A niche for Machine Learning in geoscience

Is a 'black box' useful in science?

Despite good performance across a range of remote sensing and time series applications, machine learning methods are often considered 'black-boxes'. That is, they are often unexplainable because we do not know why/how they are making decisions to get to certain answers. Because machine learning models are often empirically-derived (data-driven) models, their main weakness is that they are often incapable of generating practical (generalizable) predictions that can be transferred to other regions or to other similar kinds of problems. In science, we want to know the underlying physics of how the world works. It is crucial to find mathematical, physics-based relationships between the predictor and response variables. These predictive equations can be generalized to predict outside of the scope of observations already made and applied to other models. Machine learning algorithms do not provide mathematical relationships between variables that can be generalized for application in other models or for a better understanding of the physics involved (Hastie, 2009). They may find certain variables more important or draw specific relationships between predictor and response variables, but often these relationships are ambiguous in the outputs or the exact relationships are unidentifiable. So is there value in an unexplainable or non-generalizable result in science?
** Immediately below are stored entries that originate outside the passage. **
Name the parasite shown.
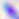
This is Toxoplasma gondii.

Summary:
  - Modality: photomicrograph
  - Magnification: 400x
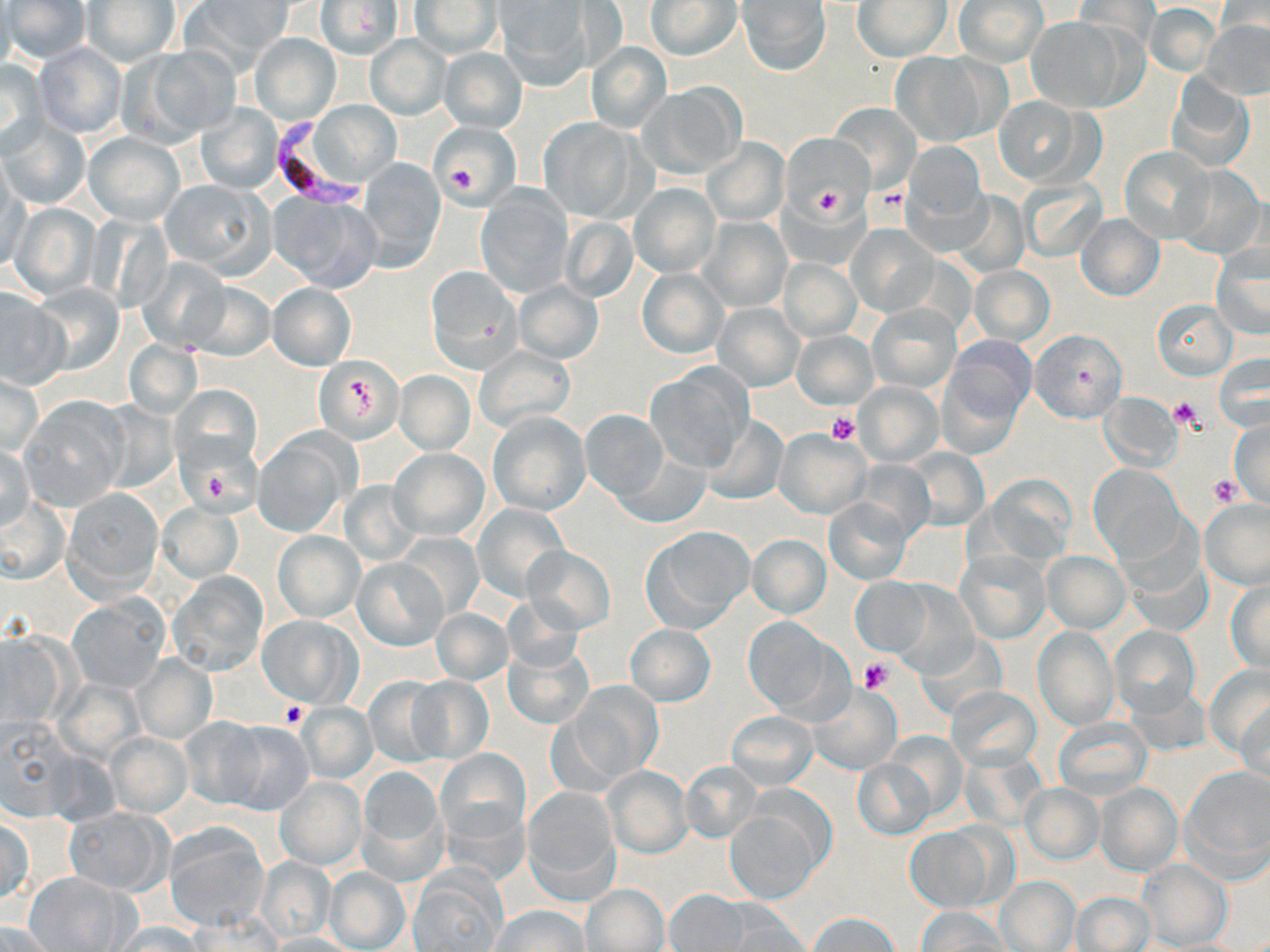 Approximate bounding boxes as [x1, y1, x2, y2] in pixels. Platelet locations: [447, 164, 477, 192], [811, 185, 846, 218], [872, 186, 910, 219], [348, 376, 373, 412], [1168, 396, 1203, 430], [826, 412, 860, 445], [203, 472, 230, 498], [1209, 474, 1243, 506], [859, 658, 893, 693], [280, 702, 308, 729]. Uninfected red blood cell locations: [5, 0, 90, 63], [186, 0, 295, 69], [645, 0, 741, 60], [737, 0, 831, 75], [315, 1, 405, 60], [409, 1, 503, 58], [494, 1, 589, 87], [853, 1, 953, 62], [953, 1, 1048, 67], [1072, 1, 1158, 60], [82, 2, 181, 67], [1144, 4, 1221, 76], [1025, 18, 1129, 112], [1201, 20, 1270, 100], [249, 34, 340, 126], [364, 35, 450, 120], [33, 42, 128, 139], [587, 42, 672, 132], [126, 46, 240, 143], [438, 48, 528, 132], [891, 50, 1006, 147], [1, 58, 49, 155], [1167, 75, 1256, 173], [637, 83, 747, 180], [993, 97, 1099, 188], [311, 101, 401, 187], [197, 103, 284, 194], [829, 106, 920, 191], [539, 117, 643, 221], [0, 119, 89, 210], [430, 121, 521, 204], [85, 132, 185, 225], [782, 134, 873, 219], [702, 136, 791, 226], [901, 141, 989, 236], [1119, 147, 1216, 243], [356, 158, 446, 270], [1169, 163, 1266, 262], [1, 171, 29, 276], [160, 179, 274, 276], [1017, 179, 1108, 261], [628, 182, 721, 279], [476, 189, 575, 298], [948, 190, 1030, 278], [269, 193, 380, 292], [8, 202, 101, 300], [1074, 214, 1164, 301], [699, 216, 793, 313], [559, 217, 639, 303], [846, 226, 940, 318], [1211, 243, 1270, 341], [136, 256, 230, 353], [779, 258, 861, 341], [969, 265, 1054, 346], [426, 267, 521, 373], [638, 269, 727, 358], [184, 280, 275, 361], [513, 281, 604, 363], [29, 282, 125, 375], [267, 282, 356, 371], [0, 286, 67, 389], [1151, 299, 1237, 379], [866, 302, 962, 394], [713, 304, 804, 391], [1028, 328, 1127, 424], [792, 331, 877, 408], [942, 335, 1036, 428], [124, 341, 202, 418], [472, 345, 577, 437], [1215, 355, 1267, 432], [314, 356, 404, 443], [644, 365, 753, 474], [394, 371, 475, 453], [0, 372, 42, 458], [854, 382, 942, 465], [1099, 391, 1182, 472], [24, 398, 126, 508], [580, 408, 670, 502], [486, 411, 590, 516], [701, 414, 788, 506], [1228, 419, 1270, 504], [774, 428, 872, 519], [253, 434, 352, 536], [1, 442, 34, 532], [614, 444, 710, 528], [902, 447, 988, 531], [388, 448, 489, 542], [1089, 465, 1185, 562], [978, 474, 1077, 567], [339, 480, 422, 566], [63, 488, 163, 596], [2, 494, 67, 583], [824, 497, 913, 584], [1198, 498, 1270, 590], [158, 502, 243, 583], [472, 503, 570, 600], [1114, 517, 1209, 634], [641, 527, 753, 631], [273, 530, 365, 622], [395, 532, 482, 620], [748, 534, 830, 618], [521, 545, 616, 634], [957, 549, 1050, 643], [1041, 550, 1130, 632], [352, 557, 447, 651], [167, 571, 269, 676], [850, 578, 932, 657], [1226, 579, 1270, 673], [68, 596, 168, 693], [431, 607, 513, 686], [257, 614, 361, 707], [742, 616, 851, 721], [626, 624, 715, 706], [1033, 626, 1119, 730], [1109, 626, 1199, 720], [503, 641, 593, 729], [132, 654, 216, 743], [1205, 665, 1269, 759], [362, 676, 450, 767], [405, 676, 493, 764], [562, 682, 663, 787], [810, 684, 902, 774], [947, 687, 1041, 770], [1235, 691, 1270, 784], [296, 702, 377, 784], [727, 710, 818, 788], [1052, 716, 1152, 801], [1, 717, 82, 818], [182, 718, 273, 808], [215, 719, 314, 816], [107, 733, 191, 817], [437, 748, 530, 842], [957, 750, 1046, 831], [852, 756, 936, 841], [679, 761, 763, 844], [604, 766, 692, 857], [1181, 766, 1268, 877], [356, 768, 444, 883], [276, 777, 366, 869], [1095, 781, 1184, 877], [522, 784, 621, 901], [1021, 784, 1102, 863], [725, 807, 822, 902], [65, 808, 170, 894], [1, 816, 34, 905], [165, 822, 270, 930], [905, 825, 1000, 913], [255, 858, 337, 941], [1136, 859, 1232, 951], [325, 867, 411, 952], [26, 871, 135, 951], [407, 873, 504, 951], [996, 877, 1081, 951], [582, 884, 669, 951], [665, 890, 753, 951], [1070, 892, 1155, 951], [702, 898, 807, 949], [492, 905, 589, 951], [916, 906, 1008, 951], [807, 911, 901, 951], [109, 921, 203, 952], [0, 922, 59, 952], [265, 932, 361, 952]. Plasmodium falciparum-infected red blood cell locations: [270, 118, 365, 209]. Slide-level diagnosis: Plasmodium falciparum. May-Grünwald-Giemsa-stained preparation. Optical microscopy. Image is 1270×952 pixels. Captured at 1000x magnification. Single field of view. Thin blood film.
The simplest answer is: it depends on your goal.

Advantages over traditional statistical approaches

Machine learning has the capacity to outperform more traditional statistical approaches in many classification, regression, and forecasting problems (Lary et al., 2016). Traditional methods require making many pre-assumptions about the data and its distribution such as: linearity (data can be represented as a straight line), homoscedasticity (the spread of data around the average is constant), error mean of 0 (differences between actual data and the model cancel out, having an average error of 0 and ensuring the model is unbiased and efficient), each data point is independent (individual observations are not influenced by or associated with each other), or normality (data is perfectly symmetrically distributed across a normal Gaussian bell-curve) (Lütkepohl, 2007). The user must have intimate knowledge of the data to know what test will be applicable and will have to make assumptions that do not necessarily hold up in every single situation.

Alternatively, machine learning makes few pre-assumptions and automatically improves with experience (Hastie, 2009; Murphy, 2012). In general, it is meant to be able to parse large amounts of data, learn from it, and then apply that knowledge to predict something in the real world. Machine learning tends to be computationally very inexpensive in comparison to traditional numerical methods. Another key advantage for using some machine learning techniques that is extremely valuable for remote sensing in particular, is that the trained model can be updated with new information as more is acquired; it can be an online learner (Zhang et al., 2017). Many similar machine learning techniques would require a completely new model to be produced from scratch when more data is ready to be added. However, some (e.g., Long-Short Term Memory) allow the user to make continuous predictions while continuously updating to a stronger, better informed model with new incoming data. Some require no parameter fine-tuning (Hochreiter and Schmidhuber, 2006). Some also generalize well, can handle sparse data, and can rapidly learn to distinguish between widely separated events that would be entirely missed by traditional models or human observation.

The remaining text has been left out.